*対象本文*
2008年10月04日 | Weblog
一皮むけた医療

 わが尊敬する南原繁(戦後初代東大総長)のご長男、南原実氏(『沈黙の春』の訳者)は現在、東京と長野、秋田にそれぞれ居を構えておられる。東京におられる間はお招きいただくことがあり、いつも俗事を忘れる貴重な時間をご一緒している。実は近日、南原氏の肝いりで、北秋田市阿仁にて「これからの医療を考える―がんになっても、がんでは死なない―」市民公開講座が開催される。一皮むけた「地域の医療」について考える、まさに『メディカルタウンの地方(ぢかた)学』(to be出版)の個別実践である。

 2月の「30年後の医療の姿を考える会 市民公開シンポジウム」(聖路加看護大学)の記録集『メディカルタウンの地方学』が発刊されたのを受けて、出版記念会が催された。「遠方より朋きたる」頼もしい人たちが集った。時代の流れ・方向性を確認するひと時でもあった。

 『がん哲学外来の話』が小学館より発行されてから、いろいろ動きが出てきた。高松での日本産婦人科学会中国・四国合同地方部会総会には、「がん哲学外来—がん医療の隙間—」の特別講演に招かれた。島根県の出雲高校の同級生との再会の時であった。

*提供データ*
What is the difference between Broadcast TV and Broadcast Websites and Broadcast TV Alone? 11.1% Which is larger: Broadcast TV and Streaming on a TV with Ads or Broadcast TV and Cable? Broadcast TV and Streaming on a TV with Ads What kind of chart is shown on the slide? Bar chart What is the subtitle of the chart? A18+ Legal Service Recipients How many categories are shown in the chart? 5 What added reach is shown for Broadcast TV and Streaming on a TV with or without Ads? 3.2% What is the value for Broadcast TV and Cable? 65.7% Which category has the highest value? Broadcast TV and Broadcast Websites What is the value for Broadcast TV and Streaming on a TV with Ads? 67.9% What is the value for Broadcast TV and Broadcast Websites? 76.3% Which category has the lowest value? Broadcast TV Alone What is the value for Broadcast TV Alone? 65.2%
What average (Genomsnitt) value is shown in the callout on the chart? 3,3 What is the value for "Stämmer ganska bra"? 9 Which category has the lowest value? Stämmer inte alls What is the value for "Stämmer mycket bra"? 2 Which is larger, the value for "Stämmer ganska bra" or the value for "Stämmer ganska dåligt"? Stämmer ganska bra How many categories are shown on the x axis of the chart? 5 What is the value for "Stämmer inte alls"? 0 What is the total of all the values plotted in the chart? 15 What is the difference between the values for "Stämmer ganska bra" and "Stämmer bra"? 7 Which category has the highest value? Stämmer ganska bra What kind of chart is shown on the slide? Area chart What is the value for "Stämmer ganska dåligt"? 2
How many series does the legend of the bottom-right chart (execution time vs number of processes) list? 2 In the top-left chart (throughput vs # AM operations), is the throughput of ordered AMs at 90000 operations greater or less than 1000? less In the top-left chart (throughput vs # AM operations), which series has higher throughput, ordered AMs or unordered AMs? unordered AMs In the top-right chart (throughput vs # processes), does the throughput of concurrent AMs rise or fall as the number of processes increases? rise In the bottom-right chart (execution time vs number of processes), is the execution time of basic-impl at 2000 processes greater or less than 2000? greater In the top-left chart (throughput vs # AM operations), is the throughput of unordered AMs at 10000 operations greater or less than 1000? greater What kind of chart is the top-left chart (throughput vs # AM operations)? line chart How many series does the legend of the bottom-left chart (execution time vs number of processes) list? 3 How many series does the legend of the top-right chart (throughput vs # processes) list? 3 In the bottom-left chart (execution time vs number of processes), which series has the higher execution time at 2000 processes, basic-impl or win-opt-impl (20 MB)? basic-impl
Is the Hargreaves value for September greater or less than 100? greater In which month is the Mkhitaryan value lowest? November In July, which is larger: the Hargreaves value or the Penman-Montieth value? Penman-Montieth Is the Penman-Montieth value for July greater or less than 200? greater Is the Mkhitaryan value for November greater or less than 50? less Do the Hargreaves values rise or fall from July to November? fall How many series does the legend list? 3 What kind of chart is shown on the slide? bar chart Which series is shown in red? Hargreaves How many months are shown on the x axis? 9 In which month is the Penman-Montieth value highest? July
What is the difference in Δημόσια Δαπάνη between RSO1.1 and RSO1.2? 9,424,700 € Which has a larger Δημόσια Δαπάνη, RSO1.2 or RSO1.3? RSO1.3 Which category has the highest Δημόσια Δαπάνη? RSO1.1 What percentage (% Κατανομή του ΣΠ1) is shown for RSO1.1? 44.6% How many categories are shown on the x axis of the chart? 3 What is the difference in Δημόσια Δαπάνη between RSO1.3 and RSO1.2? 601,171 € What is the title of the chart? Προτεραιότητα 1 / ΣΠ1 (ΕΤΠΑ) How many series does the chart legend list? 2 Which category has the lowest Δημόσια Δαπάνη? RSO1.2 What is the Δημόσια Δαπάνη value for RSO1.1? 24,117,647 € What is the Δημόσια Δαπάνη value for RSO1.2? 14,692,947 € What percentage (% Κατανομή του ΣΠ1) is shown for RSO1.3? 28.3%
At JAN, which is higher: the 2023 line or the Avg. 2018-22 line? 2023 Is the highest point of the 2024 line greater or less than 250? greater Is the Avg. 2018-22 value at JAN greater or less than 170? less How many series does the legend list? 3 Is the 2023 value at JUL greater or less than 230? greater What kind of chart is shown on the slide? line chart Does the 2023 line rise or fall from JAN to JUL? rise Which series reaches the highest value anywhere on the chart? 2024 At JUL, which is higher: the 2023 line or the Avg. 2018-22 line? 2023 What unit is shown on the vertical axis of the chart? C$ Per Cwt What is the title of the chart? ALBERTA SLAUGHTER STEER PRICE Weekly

*必要な作業*
「一皮むけた医療」のブログ記事を、最後の文の続きから書き継いでください。

*作業の解答*
 また、「横浜がん哲学外来」も先週スタートした。広島の患者会以来、院外に出て、『診察や治療でも、セカンドオピニオン』でもない、ただ患者やその家族と向き合うひと時をもった。「横浜がん哲学外来」事務局の溝口修氏の献身的な働きにはただただ感謝である。まさに「なすべきことをなそうとする愛」の実践である。「東久留米がん哲学外来」も今月スタートとのことである。さらに、今後の「お茶の水がん哲学外来」を含めた3拠点で、密に連携すれば、病院閉鎖型から地域開放型の医療の共同体を目指す「メディカルタウン」の「事前の舵取り」になる予感がする。

 先週は、お茶の水女子大学での公開講座「知ることは全ての第1-歩―アスベストとナノマテリアルを例題にして―」においては「アスベスト・中皮腫から発がんについて考える―先憂後楽—」。日本人類遺伝学会(横浜)のシンポ「がんオミックス研究の成果とその臨床応用」では「遺伝性腎発がん研究からアスベスト・中皮腫への臨床応用—橋渡し研究の実例—」で、それぞれ講演の機会が与えられた。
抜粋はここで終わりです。